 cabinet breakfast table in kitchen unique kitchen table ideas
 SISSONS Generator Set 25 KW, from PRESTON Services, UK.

--

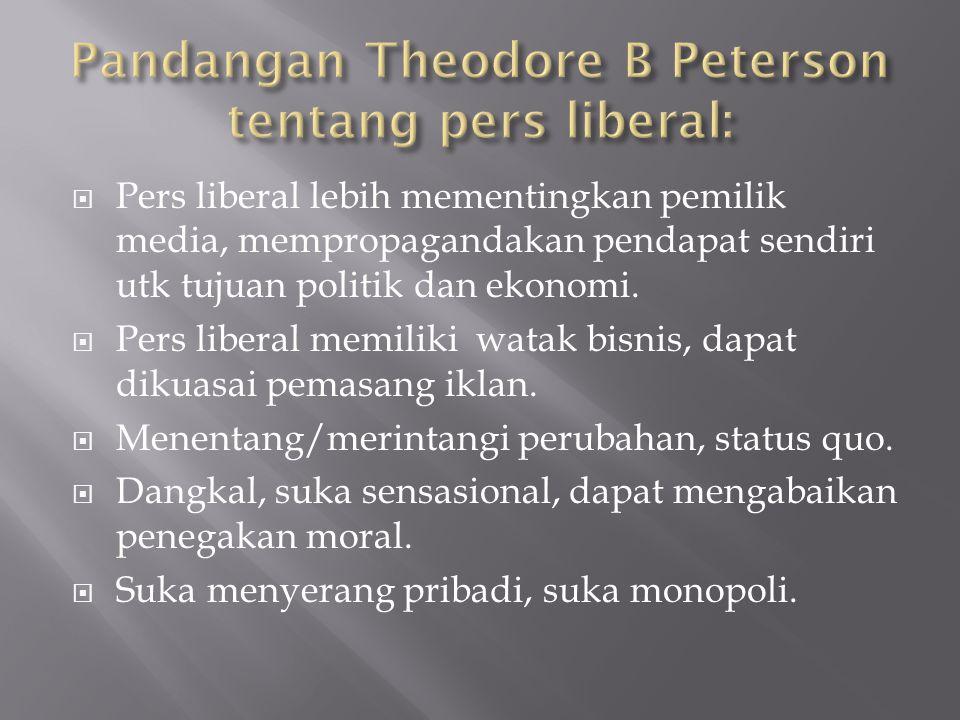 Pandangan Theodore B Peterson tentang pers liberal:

---

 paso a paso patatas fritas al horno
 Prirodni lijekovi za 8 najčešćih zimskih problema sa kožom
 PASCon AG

- What is needed
Reproduce the entries above exactly, but only the lines between the line holding "cabinet breakfast table" and the line holding "SISSONS Generator Set", inclusive.

- Task response
 cabinet breakfast table in kitchen unique kitchen table ideas
 SISSONS Generator Set 25 KW, from PRESTON Services, UK.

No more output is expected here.